**Text segment:**
Tuberculosis (TB) is a chronic inflammatory disease resulting from a dysregulated immune response to Mycobacterium tuberculosis (Mtb) infection. Bacterial transmission is mediated by cavitary lung destruction; a consequence of caseating granulomas at the centre of which are necrotic neutrophils. TB patient neutrophils overexpress interferon-gamma (IFN-g)-inducible genes, suggesting that this pro-inflammatory cytokine may be a driver of immune dysregulation in TB patients and highlights the importance of neutrophils in TB disease.
Neutrophil extracellular traps (NETs) are extrusions of decondensed chromatin coated in neutrophil granule derived antimicrobial agents and extracellular matrix degrading enzymes. Released by neutrophils during NETosis this primary effector function aims to trap and kill infecting pathogens. Once thought to be host-protective, accumulating evidence suggests that excessive NET extrusion, as a result of immune dysregulation, culminates in pathological tissue and organ damage.
First, we aimed to address the effect of IFN-g on neutrophil NET production during Mtb infection. Second, to identify the proteins involved in human NETosis that serve as druggable targets to prevent excessive NET production.
Mtb infection, in the presence of IFN-g, enhanced NET release that was profoundly reduced by inhibiting caspase-1 and -4. Concurrently, IFN-g promoted neutrophil viability by inhibiting nuclear decondensation during Mtb infection. Mtb infection also resulted in the formation of processed caspase-1, -4 and -5 capable of activating gasdermin-D, the executioner of NETosis and pyroptosis. Gasdermin-D was found to be post-translationally modified during Mtb infection in multiple ways, in human neutrophils and macrophages. Long gasdermin-D smears manifested concurrently with gasdermin-D p30 subunits in human neutrophils and macrophages. Additionally, smaller than 10kDa gasdermin-D subunits were present as early as 1 hour post-infection in human neutrophils.
Collectively, these findings reveal that IFN- g modulates human neutrophil response during Mtb infection and requires caspase-1 and -4 for enhanced NET production. Furthermore, Mtb interferes with classical gasdermin-D processing, the consequence of which is under further investigation.

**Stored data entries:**
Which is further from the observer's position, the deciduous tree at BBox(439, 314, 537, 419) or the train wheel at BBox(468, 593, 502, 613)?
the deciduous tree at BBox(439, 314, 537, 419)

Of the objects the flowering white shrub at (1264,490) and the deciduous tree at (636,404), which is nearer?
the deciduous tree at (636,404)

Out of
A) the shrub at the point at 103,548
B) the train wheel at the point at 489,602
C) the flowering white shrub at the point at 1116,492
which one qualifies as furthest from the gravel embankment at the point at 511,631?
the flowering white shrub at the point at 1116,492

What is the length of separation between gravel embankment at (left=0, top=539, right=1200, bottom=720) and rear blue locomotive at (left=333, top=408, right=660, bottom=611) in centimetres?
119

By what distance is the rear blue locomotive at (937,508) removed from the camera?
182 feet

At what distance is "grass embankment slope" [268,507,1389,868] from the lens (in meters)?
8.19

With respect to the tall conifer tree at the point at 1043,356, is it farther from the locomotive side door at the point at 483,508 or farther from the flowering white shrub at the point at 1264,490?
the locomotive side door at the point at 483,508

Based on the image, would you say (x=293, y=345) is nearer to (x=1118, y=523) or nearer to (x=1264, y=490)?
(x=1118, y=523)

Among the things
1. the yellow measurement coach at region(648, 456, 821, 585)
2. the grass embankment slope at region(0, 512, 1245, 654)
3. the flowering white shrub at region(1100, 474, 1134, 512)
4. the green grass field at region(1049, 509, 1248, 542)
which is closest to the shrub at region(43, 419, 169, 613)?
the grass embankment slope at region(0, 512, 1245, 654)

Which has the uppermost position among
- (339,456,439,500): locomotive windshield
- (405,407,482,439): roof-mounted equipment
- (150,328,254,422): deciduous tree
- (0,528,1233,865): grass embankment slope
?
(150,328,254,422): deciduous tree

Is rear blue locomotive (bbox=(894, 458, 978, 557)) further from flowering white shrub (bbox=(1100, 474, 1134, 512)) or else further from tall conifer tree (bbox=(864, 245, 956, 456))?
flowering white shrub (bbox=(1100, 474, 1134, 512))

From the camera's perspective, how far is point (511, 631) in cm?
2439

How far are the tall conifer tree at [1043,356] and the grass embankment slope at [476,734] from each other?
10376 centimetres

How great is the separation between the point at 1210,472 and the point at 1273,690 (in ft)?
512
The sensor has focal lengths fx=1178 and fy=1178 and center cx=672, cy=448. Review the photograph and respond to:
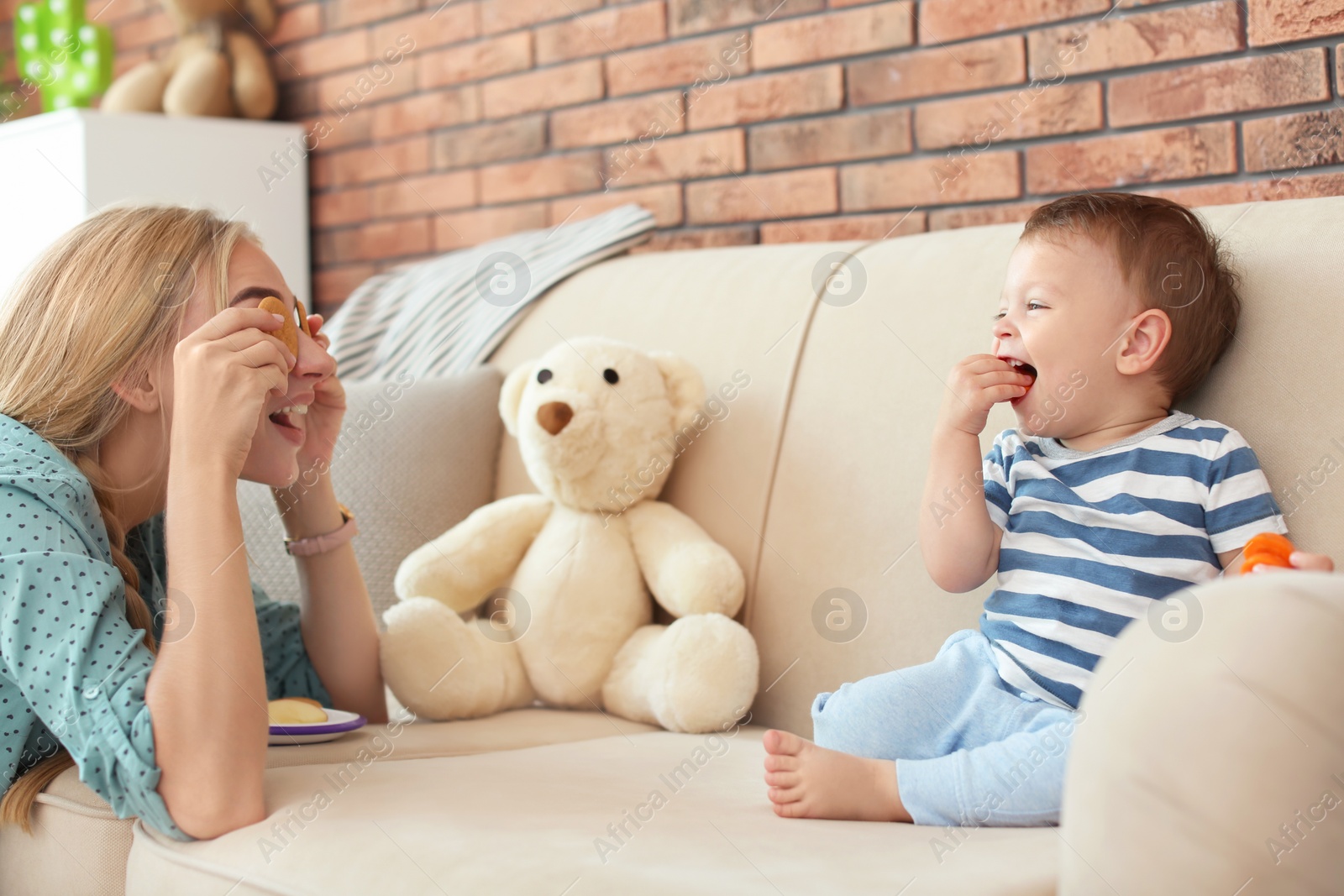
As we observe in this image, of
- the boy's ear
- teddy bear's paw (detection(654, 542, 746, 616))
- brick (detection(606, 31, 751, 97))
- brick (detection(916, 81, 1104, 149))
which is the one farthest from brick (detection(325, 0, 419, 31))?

**Work instruction 1:**
In the tuberculosis passage, inhibiting which caspases profoundly reduced the enhanced NET release seen with Mtb infection in the presence of IFN-g?
**Work instruction 2:**
Print the portion of the tuberculosis passage starting with "Collectively, these findings" and going on through "under further investigation.".

**Written response 1:**
Caspase-1 and caspase-4.

**Written response 2:**
Collectively, these findings reveal that IFN- g modulates human neutrophil response during Mtb infection and requires caspase-1 and -4 for enhanced NET production. Furthermore, Mtb interferes with classical gasdermin-D processing, the consequence of which is under further investigation.